Pernyataan tersebut kemudian dipatahkan oleh aktivis Jamal yang membawa sejumlah pemberitaan media sebagai bahan klarifikasi. Pemberitaan yang ditunjukkan dalam forum tersebut memuat prosesi penandatanganan kerja sama yang melibatkan Direktur PDAM Lamongan, Bupati Lamongan Yuhronur Efendi, serta perwakilan PT MOYA pada 28 November 2025.
Setelah ditunjukkan bukti pemberitaan tersebut, Direktur PDAM Lamongan akhirnya mengakui adanya kesepakatan dengan pihak PT MOYA.
Persoalan kemudian berkembang ketika Wakil Ketua DPRD Lamongan, Husen, menyampaikan bahwa dirinya atas nama komisi telah mengetahui rencana kerja sama tersebut. Ia bahkan menyatakan dukungan terhadap rencana investasi itu.
“Saya mengetahui kalau PDAM akan bekerja sama dengan PT MOYA saat kami melakukan pengawasan ke PDAM, dan kami mendukung rencana tersebut,” ujar Husen dalam forum audiensi.

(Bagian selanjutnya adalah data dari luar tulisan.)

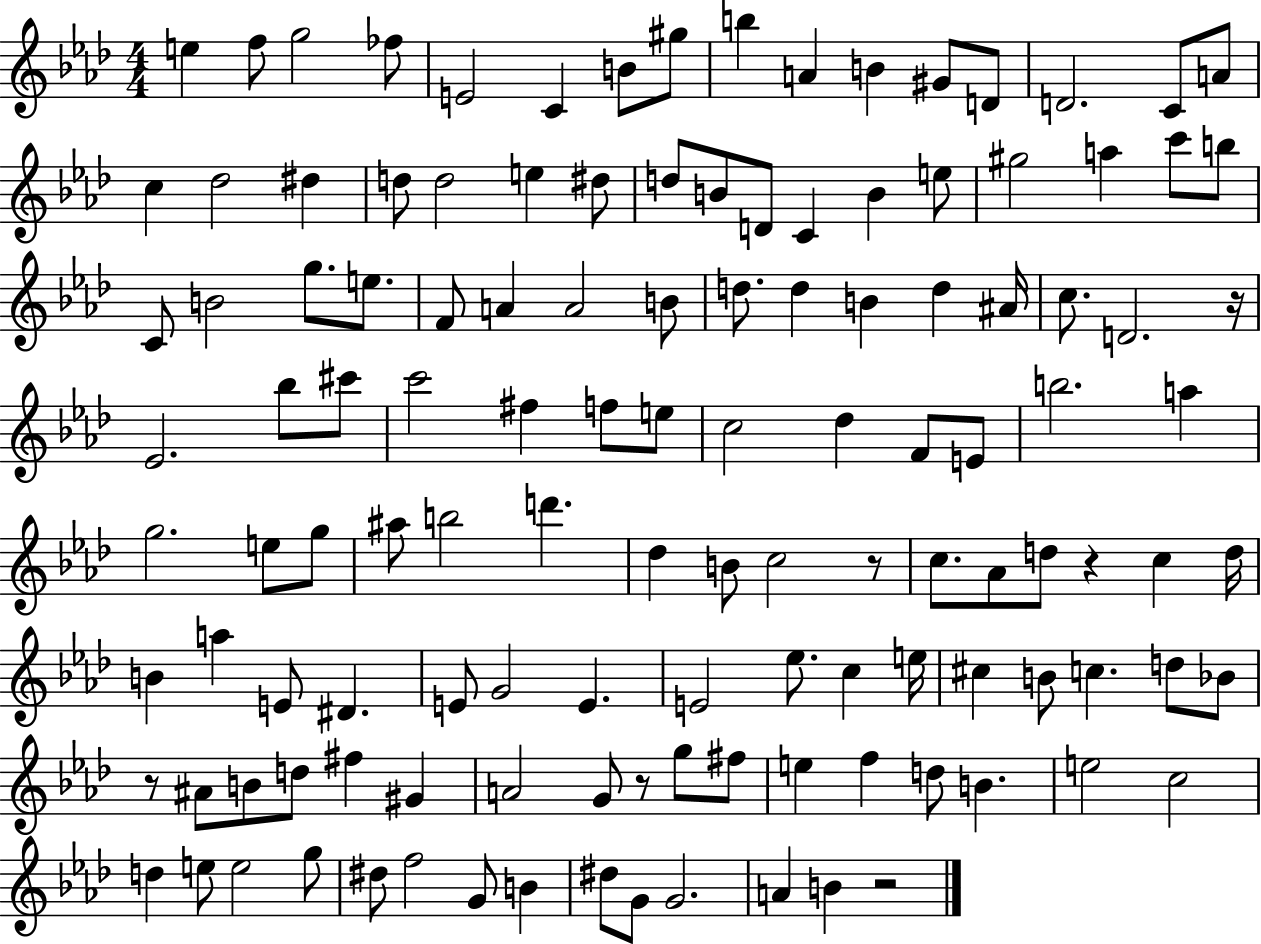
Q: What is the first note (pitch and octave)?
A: E5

Pernyataan tersebut memunculkan pertanyaan mengenai mekanisme penyampaian informasi di internal DPRD Lamongan. Pasalnya, dalam forum yang sama, Ketua DPRD justru disebut tidak mengetahui adanya rencana kerja sama tersebut.
Kondisi itu kemudian menjadi sorotan aktivis Jamal, terutama terkait fungsi pengawasan DPRD terhadap badan usaha milik daerah serta pola komunikasi antara alat kelengkapan dewan dan pimpinan DPRD.
Aktivis Jamal, Khoirul Huda, mempertanyakan mengapa informasi mengenai rencana kerja sama PDAM dengan PT MOYA diketahui oleh unsur komisi, tetapi tidak diketahui oleh pimpinan DPRD.
“Kok bisa, Komisi B tahu ada rencana kerja sama PDAM dengan PT MOYA, tapi pimpinan tidak tahu sama sekali. Apa Komisi ini tidak ada laporan kinerja ke pimpinan? Atau sengaja tidak dilaporkan?” ungkap Huda saat dikonfirmasi awak media.
Peristiwa tersebut memunculkan pertanyaan lebih luas mengenai transparansi, koordinasi, serta mekanisme pengawasan terhadap rencana kerja sama investasi yang melibatkan BUMD di Kabupaten Lamongan.
Di sisi lain, kepastian mengenai bentuk kerja sama, nilai investasi, ruang lingkup proyek, serta dasar hukum dan mekanisme persetujuan yang digunakan dalam kerja sama PDAM dengan PT MOYA masih perlu dijelaskan secara terbuka oleh pihak-pihak terkait.
Kejelasan informasi tersebut dinilai penting agar publik dapat mengetahui proses pengambilan keputusan serta memastikan fungsi pengawasan DPRD terhadap pengelolaan BUMD berjalan sesuai ketentuan yang berlaku.